Seminar: Decoding the Invisible - Harnessing Time Series Intelligence
Details
This is a joint hybrid event by the IEEE Computer Society ACT Chapter, the IEEE Geoscience and Remote Sensing Society ACT&NSW Joint Chapter, and the Canberra Data Scientists Meetup. After the talk, there will be free pizzas and soft drinks provided to encourage people to stay after the presentation and socialise with others. RSVP is required, please following instructions below for registration.
Title: Decoding the Invisible: Harnessing Time Series Intelligence
Speaker: Dr Ming Jin, Griffith University
Hosts:
- Yiqing Guo (IEEE GRSS)
- Warren Jin (IEEE CS)
- Yanchang Zhao (CDS)
Date: Tuesday 16 June 2026
Times:
- 3:30-5:00pm - Presentation
- 5:00-6:00pm - Food/Networking
Venue: Stringybark Room, Ground Floor of Synergy Building (B801, corner of North Science Road and Dickson way), CSIRO Black Mountain Science and Innovation Park, Acton ACT
Event Sponsor: SHURA
RSVP for In-Person Attendees: Please register here if you are attending in person: Attendance Sheet for In-Person Attendees. To assist in catering, please register by 6pm Sunday 14 June 2026. Parking information is also provided at the link.
Sign in at the Synergy Building: When you arrive at the Synergy Building foyer, please sign in using the iPad at the counter. Enter 'Yiqing Guo,' 'Warren Jin' or 'Yanchang Zhao' as the person you are visiting. Attach the printed name tag to your chest and wait to be collected. NO tailgating, please.
Sign out: Please ask one of the event organizers or a CSIRO helper to assist you with leaving the building and signing yourself off at the counter.
RSVP for Online Attendees: Please register here if you are attending online: Attendance Sheet for Online Attendees. A Teams meeting link will be sent to your email before the event.
Abstract: Every day, trillions of timestamped records (known as “time series”) are generated across domains such as transportation, environmental monitoring, renewable energy, and healthcare.
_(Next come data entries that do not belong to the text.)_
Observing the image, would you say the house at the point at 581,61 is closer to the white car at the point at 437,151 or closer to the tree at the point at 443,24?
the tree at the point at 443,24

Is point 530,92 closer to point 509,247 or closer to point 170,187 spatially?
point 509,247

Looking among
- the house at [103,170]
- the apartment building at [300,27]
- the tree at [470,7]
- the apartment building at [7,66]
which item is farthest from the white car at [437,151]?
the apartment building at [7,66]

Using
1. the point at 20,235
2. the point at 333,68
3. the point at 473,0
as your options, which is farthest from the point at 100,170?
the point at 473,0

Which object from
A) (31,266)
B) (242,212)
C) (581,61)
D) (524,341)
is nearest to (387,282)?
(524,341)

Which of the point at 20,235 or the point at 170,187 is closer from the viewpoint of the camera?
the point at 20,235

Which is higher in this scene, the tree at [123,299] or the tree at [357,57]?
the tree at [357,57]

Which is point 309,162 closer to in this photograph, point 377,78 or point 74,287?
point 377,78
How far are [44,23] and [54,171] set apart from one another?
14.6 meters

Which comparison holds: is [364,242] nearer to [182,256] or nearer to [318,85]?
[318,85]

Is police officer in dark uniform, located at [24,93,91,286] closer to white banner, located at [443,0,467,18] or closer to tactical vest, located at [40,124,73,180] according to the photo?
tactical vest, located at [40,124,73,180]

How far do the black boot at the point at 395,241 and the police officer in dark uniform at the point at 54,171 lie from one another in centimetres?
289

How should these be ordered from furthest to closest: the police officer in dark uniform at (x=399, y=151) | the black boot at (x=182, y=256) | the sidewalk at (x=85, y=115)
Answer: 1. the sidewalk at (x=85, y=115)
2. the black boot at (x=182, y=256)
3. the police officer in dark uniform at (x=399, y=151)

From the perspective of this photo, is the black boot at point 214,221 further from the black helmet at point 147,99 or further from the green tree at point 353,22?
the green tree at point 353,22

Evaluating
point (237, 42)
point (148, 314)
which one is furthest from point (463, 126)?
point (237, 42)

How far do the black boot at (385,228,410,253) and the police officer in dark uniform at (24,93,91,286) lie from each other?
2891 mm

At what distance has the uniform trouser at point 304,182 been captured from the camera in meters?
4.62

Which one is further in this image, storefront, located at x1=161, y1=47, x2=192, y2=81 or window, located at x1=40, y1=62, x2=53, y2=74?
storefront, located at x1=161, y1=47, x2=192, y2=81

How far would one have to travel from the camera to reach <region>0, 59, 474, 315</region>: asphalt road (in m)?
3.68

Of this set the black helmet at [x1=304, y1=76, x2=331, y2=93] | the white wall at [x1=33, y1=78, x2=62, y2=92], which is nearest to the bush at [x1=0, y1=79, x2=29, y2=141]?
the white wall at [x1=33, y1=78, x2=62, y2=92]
Artificial intelligence (AI) tools like GPT‑5.5‑Codex and Claude Code have delivered impressive gains on high-visibility tasks; however, the progress in advanced time series intelligence (TSI) – the key bottleneck to truly transformative business upgrades – remains limited. This talk summarizes the progress and outlines a pathway toward general-purpose TSI. We begin with time series data foundations and a trajectory of building deep time series models. We then introduce large models for time series, covering both scaling laws and time series foundation models. We also present several of our recent advancements in building general-purpose time series engines and will discuss our vision towards a next-gen TSI with agentic AI. We also have several successful applications built on time series AI spanning domains such as healthcare and water monitoring. Through these cases, this talk demonstrates the potential of time series intelligence, identifies emerging research directions, and highlights how relevant techniques can advance AI ecosystems.
Bio: Dr Ming Jin is a machine learning researcher with primary interests in time series and spatio-temporal data mining. He is currently a Lecturer (US Assistant Professor) at the School of Information and Communication Technology (ICT), Griffith University. He obtained his Ph.D. degree from Monash University, Australia, in 2024. Dr Jin has authored over 70 publications with over 7,000 citations and an h-index of 27 since 2021. His research outputs have been selected as Most Influential (x2) & ESI Hot (top 0.1%; x1) & ESI Highly Cited (top 1%; x5) Papers. He is a member of IEEE and a committee member of IEEE CIS Task Force on AI for Time Series and Spatio-Temporal Data. He also serves as Associate Editor for Neurocomputing and has contributed as Area Chairs or senior committee members for flagship AI conferences. Dr Jin received Dean's Commendation for Research Excellence at Griffith University and has been nominated as one of the IEEE Computing’s Top 30 Early Career Professionals in 2025.